▶ _What this task involves_
Please turn the lines below into a numbered list, leaving out any blank lines.

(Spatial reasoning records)
* BEGIN *
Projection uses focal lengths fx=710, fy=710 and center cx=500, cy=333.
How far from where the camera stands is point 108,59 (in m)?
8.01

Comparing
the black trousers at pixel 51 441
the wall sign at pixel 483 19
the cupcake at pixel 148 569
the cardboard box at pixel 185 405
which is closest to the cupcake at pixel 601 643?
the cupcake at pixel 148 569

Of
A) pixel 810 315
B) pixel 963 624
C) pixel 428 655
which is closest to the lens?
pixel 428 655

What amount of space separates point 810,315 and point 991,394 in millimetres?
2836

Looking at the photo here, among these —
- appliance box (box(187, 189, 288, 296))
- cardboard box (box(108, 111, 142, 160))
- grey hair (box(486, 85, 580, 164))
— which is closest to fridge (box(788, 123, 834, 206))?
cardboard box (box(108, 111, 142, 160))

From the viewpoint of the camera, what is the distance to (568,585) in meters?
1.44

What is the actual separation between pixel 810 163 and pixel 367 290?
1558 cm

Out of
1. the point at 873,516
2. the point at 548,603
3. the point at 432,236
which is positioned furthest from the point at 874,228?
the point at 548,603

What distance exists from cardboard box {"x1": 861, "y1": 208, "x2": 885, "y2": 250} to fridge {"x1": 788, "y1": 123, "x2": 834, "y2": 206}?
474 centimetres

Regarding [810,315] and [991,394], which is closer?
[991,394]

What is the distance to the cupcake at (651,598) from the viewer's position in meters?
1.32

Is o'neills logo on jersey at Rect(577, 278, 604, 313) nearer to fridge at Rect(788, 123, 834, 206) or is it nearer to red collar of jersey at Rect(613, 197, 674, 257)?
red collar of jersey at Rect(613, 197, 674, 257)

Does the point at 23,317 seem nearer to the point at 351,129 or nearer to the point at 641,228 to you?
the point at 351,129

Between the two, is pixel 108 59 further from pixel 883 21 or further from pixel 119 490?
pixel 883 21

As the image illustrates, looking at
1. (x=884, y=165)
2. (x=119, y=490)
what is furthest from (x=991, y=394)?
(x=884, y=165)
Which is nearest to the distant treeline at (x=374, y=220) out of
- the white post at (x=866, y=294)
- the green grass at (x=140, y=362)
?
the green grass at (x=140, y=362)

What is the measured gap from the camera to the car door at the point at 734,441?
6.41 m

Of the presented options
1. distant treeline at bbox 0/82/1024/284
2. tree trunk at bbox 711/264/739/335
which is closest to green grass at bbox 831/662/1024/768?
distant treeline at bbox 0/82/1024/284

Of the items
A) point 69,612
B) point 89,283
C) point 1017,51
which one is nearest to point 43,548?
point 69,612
* END *
▶ _The output_
1. Projection uses focal lengths fx=710, fy=710 and center cx=500, cy=333.
2. How far from where the camera stands is point 108,59 (in m)?
3. 8.01
4. Comparing
5. the black trousers at pixel 51 441
6. the wall sign at pixel 483 19
7. the cupcake at pixel 148 569
8. the cardboard box at pixel 185 405
9. which is closest to the cupcake at pixel 601 643?
10. the cupcake at pixel 148 569
11. Of
12. A) pixel 810 315
13. B) pixel 963 624
14. C) pixel 428 655
15. which is closest to the lens?
16. pixel 428 655
17. What amount of space separates point 810,315 and point 991,394 in millimetres?
18. 2836
19. Looking at the photo here, among these —
20. - appliance box (box(187, 189, 288, 296))
21. - cardboard box (box(108, 111, 142, 160))
22. - grey hair (box(486, 85, 580, 164))
23. — which is closest to fridge (box(788, 123, 834, 206))?
24. cardboard box (box(108, 111, 142, 160))
25. From the viewpoint of the camera, what is the distance to (568,585) in meters?
26. 1.44
27. What is the actual separation between pixel 810 163 and pixel 367 290?
28. 1558 cm
29. Out of
30. 1. the point at 873,516
31. 2. the point at 548,603
32. 3. the point at 432,236
33. which is positioned furthest from the point at 874,228?
34. the point at 548,603
35. What distance exists from cardboard box {"x1": 861, "y1": 208, "x2": 885, "y2": 250} to fridge {"x1": 788, "y1": 123, "x2": 834, "y2": 206}?
36. 474 centimetres
37. Regarding [810,315] and [991,394], which is closer?
38. [991,394]
39. What is the distance to the cupcake at (651,598) from the viewer's position in meters?
40. 1.32
41. Is o'neills logo on jersey at Rect(577, 278, 604, 313) nearer to fridge at Rect(788, 123, 834, 206) or is it nearer to red collar of jersey at Rect(613, 197, 674, 257)?
42. red collar of jersey at Rect(613, 197, 674, 257)
43. Does the point at 23,317 seem nearer to the point at 351,129 or nearer to the point at 641,228 to you?
44. the point at 351,129
45. Between the two, is pixel 108 59 further from pixel 883 21 or further from pixel 119 490?
46. pixel 883 21
47. As the image illustrates, looking at
48. 1. (x=884, y=165)
49. 2. (x=119, y=490)
50. what is furthest from (x=991, y=394)?
51. (x=884, y=165)
52. Which is nearest to the distant treeline at (x=374, y=220) out of
53. - the white post at (x=866, y=294)
54. - the green grass at (x=140, y=362)
55. ?
56. the green grass at (x=140, y=362)
57. What is the measured gap from the camera to the car door at the point at 734,441?
58. 6.41 m
59. Of the presented options
60. 1. distant treeline at bbox 0/82/1024/284
61. 2. tree trunk at bbox 711/264/739/335
62. which is closest to green grass at bbox 831/662/1024/768?
63. distant treeline at bbox 0/82/1024/284
64. Of the items
65. A) point 69,612
66. B) point 89,283
67. C) point 1017,51
68. which one is nearest to point 43,548?
69. point 69,612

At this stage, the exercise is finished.